Task requirements: Rewrite the stretch of the records from the line containing "What distance from the camera" through the end of the records, replacing "electrical outlet" with "power socket" and leaving everything else unchanged.

★ ★ ★ ★ ★ ★ ★

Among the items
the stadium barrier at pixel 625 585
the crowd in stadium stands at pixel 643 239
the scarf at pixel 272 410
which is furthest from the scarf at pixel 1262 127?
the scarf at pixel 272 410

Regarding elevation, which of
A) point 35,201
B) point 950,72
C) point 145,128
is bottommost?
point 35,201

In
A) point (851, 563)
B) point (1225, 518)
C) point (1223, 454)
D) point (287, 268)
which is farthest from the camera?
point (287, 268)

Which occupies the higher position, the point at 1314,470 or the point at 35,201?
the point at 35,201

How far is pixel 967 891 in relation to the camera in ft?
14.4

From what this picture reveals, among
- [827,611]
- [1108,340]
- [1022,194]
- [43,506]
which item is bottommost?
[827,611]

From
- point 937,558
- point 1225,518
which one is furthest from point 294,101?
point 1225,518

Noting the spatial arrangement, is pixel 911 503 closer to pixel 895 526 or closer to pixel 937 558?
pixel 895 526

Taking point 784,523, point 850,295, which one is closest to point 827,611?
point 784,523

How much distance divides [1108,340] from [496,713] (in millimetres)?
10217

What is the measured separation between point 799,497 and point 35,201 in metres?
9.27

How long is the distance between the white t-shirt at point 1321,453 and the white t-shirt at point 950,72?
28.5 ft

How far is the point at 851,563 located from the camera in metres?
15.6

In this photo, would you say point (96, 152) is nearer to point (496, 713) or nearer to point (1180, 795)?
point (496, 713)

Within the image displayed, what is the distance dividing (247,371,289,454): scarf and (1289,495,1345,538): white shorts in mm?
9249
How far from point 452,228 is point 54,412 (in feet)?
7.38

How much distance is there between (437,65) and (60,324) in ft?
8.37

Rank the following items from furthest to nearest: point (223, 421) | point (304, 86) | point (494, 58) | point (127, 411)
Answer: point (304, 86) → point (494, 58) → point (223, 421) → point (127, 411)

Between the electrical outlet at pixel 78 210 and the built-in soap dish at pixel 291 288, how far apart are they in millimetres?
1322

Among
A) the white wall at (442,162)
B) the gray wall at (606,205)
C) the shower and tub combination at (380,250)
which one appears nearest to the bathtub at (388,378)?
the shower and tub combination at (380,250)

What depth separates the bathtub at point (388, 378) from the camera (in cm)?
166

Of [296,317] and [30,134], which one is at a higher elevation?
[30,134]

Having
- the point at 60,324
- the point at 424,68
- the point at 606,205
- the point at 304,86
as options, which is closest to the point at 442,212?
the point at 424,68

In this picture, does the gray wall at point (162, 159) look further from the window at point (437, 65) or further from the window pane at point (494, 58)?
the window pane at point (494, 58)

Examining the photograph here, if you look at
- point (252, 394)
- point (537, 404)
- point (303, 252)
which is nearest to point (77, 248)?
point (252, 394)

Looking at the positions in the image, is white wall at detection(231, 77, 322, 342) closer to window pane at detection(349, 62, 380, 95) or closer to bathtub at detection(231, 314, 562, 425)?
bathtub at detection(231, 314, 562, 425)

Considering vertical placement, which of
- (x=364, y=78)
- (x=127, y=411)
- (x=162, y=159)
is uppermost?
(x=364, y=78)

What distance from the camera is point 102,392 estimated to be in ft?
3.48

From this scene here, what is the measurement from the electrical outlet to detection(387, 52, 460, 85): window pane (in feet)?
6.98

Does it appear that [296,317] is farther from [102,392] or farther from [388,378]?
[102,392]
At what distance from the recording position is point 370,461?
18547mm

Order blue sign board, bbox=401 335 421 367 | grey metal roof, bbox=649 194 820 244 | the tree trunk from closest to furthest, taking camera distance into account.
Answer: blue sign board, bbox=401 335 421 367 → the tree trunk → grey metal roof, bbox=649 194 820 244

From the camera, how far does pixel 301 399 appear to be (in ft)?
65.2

★ ★ ★ ★ ★ ★ ★

Response to the task:
What distance from the camera is point 102,392 estimated to be in ft?
3.48

From this scene here, what is the measurement from the power socket to detection(387, 52, 460, 85): window pane (in feet)?
6.98

Does it appear that [296,317] is farther from [102,392] or farther from [388,378]?
[102,392]
At what distance from the recording position is point 370,461?
18547mm

Order blue sign board, bbox=401 335 421 367 | grey metal roof, bbox=649 194 820 244 | the tree trunk from closest to furthest, taking camera distance into account.
Answer: blue sign board, bbox=401 335 421 367 → the tree trunk → grey metal roof, bbox=649 194 820 244

From the camera, how far does pixel 301 399 appear to be (in ft)?
65.2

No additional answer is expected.